**Excerpt to read**.
It is widely believed that every modern cell on the Earth has evolved from hypothetical common ancient cells, collectively called as Commonotes (Yamagishi et al. 1998) or LUCAs (Koonin 2003). The Commonotes provided a starting point for the evolution of modern cells several billion years ago. In contrast with protocells (Mansy et al. 2008), it is thought that Commonotes already possessed some basic cellular functions now found in modern cells, for example genetically directed protein synthesis, cell membranes, energy acquisition apparatuses, etc. An attempt to resurrect a Commonote in the laboratory has been implemented within the framework of minimal cell research (Luisi et al. 2006). Minimal cell is the hypothetical cell which consists of minimal set of genes and molecules for sustaining cell alive. On this research line, we have specially focused on the properties of the primitive cell membrane.

**Exercise aim**.
Answer these from the passage on Commonotes:
(a) What two names are given for the hypothetical common ancient cells?
(b) Within what research framework has someone tried to resurrect a Commonote in the laboratory?
(c) Which property of the primitive cell has the research group specially focused on?

**Record set**.

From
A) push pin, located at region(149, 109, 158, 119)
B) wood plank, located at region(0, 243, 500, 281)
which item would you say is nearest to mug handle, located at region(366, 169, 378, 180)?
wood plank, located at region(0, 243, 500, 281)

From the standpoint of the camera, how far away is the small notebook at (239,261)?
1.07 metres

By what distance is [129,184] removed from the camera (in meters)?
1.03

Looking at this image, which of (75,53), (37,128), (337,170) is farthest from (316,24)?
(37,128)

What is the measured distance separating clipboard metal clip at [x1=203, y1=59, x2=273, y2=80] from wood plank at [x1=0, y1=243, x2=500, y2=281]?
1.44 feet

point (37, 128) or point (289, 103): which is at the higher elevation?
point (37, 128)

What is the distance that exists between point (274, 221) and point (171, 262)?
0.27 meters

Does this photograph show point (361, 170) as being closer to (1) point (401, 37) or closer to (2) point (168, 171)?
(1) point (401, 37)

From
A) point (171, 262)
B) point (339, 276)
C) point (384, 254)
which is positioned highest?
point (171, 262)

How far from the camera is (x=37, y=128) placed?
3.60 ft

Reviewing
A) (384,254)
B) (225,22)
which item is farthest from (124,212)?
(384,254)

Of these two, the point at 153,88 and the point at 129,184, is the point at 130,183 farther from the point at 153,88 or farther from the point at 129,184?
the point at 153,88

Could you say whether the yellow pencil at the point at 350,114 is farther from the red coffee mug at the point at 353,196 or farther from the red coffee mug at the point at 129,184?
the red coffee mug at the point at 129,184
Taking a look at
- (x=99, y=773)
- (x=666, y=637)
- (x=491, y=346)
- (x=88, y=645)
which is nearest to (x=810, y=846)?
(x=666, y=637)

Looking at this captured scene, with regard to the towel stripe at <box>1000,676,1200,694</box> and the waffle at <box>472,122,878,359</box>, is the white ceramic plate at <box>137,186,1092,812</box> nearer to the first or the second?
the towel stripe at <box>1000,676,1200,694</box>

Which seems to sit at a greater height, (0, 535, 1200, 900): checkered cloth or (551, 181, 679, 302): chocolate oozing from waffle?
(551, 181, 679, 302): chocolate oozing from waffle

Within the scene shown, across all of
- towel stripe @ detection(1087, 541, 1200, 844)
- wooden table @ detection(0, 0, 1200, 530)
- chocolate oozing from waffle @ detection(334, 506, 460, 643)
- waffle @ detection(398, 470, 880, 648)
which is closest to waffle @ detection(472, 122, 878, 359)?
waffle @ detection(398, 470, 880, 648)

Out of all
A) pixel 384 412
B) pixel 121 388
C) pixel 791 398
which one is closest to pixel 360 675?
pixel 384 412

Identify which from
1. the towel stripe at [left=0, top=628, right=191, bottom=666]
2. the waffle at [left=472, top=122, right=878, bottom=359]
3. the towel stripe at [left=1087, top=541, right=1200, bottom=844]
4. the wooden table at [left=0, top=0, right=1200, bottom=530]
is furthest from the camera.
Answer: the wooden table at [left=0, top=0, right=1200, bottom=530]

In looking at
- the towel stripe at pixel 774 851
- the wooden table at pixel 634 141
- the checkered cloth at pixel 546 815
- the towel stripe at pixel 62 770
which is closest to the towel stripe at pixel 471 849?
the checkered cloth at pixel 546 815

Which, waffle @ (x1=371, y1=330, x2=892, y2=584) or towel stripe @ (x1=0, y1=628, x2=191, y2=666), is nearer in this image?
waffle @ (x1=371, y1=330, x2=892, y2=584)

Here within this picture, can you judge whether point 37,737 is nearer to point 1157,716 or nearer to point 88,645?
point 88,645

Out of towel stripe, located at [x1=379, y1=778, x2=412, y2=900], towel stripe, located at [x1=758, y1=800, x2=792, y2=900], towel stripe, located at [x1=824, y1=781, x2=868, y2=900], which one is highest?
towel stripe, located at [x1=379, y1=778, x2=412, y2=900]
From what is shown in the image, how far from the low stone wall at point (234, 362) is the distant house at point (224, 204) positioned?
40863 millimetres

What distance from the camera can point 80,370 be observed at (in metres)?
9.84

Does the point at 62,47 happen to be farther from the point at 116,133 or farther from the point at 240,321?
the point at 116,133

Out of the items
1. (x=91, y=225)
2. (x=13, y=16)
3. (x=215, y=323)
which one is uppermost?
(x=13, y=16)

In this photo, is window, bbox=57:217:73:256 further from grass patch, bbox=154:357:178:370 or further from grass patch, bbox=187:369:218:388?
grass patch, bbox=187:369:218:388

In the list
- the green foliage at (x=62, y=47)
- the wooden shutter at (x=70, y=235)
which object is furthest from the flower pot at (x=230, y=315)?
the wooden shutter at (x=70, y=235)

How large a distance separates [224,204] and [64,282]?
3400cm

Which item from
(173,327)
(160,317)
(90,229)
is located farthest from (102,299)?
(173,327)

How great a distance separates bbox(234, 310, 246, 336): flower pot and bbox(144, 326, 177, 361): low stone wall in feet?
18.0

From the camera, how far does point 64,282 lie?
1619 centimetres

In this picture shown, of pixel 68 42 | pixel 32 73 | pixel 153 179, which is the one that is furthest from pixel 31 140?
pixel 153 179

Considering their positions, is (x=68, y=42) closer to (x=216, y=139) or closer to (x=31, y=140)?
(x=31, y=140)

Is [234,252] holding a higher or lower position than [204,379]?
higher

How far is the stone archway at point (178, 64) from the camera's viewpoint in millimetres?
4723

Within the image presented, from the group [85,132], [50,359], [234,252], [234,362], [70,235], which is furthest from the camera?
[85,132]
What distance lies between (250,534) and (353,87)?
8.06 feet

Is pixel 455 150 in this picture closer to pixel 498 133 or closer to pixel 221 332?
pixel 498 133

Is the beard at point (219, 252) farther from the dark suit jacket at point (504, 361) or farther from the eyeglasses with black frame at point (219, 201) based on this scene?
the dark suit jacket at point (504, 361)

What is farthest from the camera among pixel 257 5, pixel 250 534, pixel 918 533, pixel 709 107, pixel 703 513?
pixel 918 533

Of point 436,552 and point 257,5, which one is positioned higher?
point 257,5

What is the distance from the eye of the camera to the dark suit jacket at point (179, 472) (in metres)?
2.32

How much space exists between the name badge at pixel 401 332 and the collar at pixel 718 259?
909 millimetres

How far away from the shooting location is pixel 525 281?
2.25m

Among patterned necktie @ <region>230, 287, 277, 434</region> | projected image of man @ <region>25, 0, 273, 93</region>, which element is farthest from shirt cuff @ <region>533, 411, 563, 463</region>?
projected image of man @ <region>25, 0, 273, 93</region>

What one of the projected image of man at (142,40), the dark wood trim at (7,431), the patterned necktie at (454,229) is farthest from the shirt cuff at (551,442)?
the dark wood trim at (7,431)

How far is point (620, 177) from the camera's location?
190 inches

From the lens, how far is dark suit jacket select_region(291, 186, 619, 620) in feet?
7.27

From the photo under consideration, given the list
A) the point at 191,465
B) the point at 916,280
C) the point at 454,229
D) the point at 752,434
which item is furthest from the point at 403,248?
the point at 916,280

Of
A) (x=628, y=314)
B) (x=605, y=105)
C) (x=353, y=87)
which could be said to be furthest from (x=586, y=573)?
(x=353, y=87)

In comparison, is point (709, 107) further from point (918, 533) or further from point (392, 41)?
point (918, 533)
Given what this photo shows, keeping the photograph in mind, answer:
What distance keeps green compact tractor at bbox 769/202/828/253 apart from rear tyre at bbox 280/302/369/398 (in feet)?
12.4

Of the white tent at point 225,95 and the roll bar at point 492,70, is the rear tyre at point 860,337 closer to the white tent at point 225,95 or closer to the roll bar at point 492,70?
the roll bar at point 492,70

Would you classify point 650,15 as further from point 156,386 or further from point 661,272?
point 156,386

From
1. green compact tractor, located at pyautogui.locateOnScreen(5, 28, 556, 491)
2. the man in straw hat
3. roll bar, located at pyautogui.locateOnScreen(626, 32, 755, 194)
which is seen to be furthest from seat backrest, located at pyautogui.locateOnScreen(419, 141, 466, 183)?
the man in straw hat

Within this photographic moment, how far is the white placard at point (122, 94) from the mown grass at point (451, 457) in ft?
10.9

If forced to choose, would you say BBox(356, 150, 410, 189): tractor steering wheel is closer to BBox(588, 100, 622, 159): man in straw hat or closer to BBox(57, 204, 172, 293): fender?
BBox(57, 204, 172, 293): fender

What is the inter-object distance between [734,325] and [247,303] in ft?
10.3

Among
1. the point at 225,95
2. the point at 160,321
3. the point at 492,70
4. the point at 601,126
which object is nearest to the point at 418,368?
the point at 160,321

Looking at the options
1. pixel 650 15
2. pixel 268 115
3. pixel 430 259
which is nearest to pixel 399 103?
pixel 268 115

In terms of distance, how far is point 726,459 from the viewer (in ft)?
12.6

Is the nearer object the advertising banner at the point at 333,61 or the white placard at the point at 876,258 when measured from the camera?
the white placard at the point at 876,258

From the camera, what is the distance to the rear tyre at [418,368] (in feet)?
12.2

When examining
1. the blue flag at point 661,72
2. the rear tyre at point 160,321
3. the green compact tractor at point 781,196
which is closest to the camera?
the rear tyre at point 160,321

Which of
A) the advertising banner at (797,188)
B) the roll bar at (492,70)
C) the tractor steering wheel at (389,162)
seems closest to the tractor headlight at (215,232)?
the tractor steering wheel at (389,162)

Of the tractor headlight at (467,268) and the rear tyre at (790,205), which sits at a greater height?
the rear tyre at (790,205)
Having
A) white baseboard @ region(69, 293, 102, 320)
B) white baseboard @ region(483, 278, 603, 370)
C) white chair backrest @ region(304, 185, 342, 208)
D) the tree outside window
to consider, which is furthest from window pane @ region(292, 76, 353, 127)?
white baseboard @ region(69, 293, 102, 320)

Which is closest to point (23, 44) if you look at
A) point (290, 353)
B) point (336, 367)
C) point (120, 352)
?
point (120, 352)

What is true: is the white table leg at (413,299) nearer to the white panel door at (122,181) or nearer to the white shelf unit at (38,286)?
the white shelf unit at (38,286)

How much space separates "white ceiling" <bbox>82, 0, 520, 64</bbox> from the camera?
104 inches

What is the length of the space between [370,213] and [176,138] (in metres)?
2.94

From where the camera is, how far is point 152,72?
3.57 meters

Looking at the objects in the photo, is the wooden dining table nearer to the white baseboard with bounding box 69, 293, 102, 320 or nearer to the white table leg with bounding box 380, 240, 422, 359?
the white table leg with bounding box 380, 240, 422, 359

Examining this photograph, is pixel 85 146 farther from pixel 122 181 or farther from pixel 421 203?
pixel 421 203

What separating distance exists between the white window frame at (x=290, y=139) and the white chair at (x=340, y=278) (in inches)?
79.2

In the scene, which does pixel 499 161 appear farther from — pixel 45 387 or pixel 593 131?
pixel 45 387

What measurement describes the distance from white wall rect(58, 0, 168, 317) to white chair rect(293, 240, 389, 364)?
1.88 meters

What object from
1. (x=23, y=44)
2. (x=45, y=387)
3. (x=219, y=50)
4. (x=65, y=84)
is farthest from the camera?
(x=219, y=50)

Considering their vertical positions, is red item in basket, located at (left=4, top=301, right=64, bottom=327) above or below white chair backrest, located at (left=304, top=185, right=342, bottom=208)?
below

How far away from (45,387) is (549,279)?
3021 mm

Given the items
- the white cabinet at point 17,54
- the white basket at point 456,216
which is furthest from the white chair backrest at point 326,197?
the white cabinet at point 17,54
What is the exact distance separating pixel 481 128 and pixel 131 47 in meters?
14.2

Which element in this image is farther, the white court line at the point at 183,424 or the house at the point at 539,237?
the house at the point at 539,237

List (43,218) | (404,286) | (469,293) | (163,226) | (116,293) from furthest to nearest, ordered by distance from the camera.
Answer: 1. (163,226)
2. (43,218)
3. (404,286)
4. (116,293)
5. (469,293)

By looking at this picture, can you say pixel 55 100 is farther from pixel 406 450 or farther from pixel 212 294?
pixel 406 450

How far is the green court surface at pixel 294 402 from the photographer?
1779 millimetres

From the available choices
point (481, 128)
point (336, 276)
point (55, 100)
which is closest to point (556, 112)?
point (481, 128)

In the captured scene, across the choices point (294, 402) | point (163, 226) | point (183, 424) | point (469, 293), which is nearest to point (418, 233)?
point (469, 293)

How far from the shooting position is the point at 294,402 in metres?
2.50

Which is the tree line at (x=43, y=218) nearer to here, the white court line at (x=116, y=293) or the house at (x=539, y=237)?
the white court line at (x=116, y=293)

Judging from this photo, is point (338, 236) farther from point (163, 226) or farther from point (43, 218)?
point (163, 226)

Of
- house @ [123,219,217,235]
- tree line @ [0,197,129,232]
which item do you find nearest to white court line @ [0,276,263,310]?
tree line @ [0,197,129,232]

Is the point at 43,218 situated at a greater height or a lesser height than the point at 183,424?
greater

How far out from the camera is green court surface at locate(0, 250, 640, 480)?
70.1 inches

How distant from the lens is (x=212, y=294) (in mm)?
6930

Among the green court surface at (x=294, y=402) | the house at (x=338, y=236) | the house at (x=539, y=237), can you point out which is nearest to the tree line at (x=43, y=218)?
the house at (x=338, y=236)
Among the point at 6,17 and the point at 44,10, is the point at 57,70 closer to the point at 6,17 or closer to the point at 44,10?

**Answer for the task**.
(a) Commonotes and LUCAs
(b) Minimal cell research
(c) The primitive cell membrane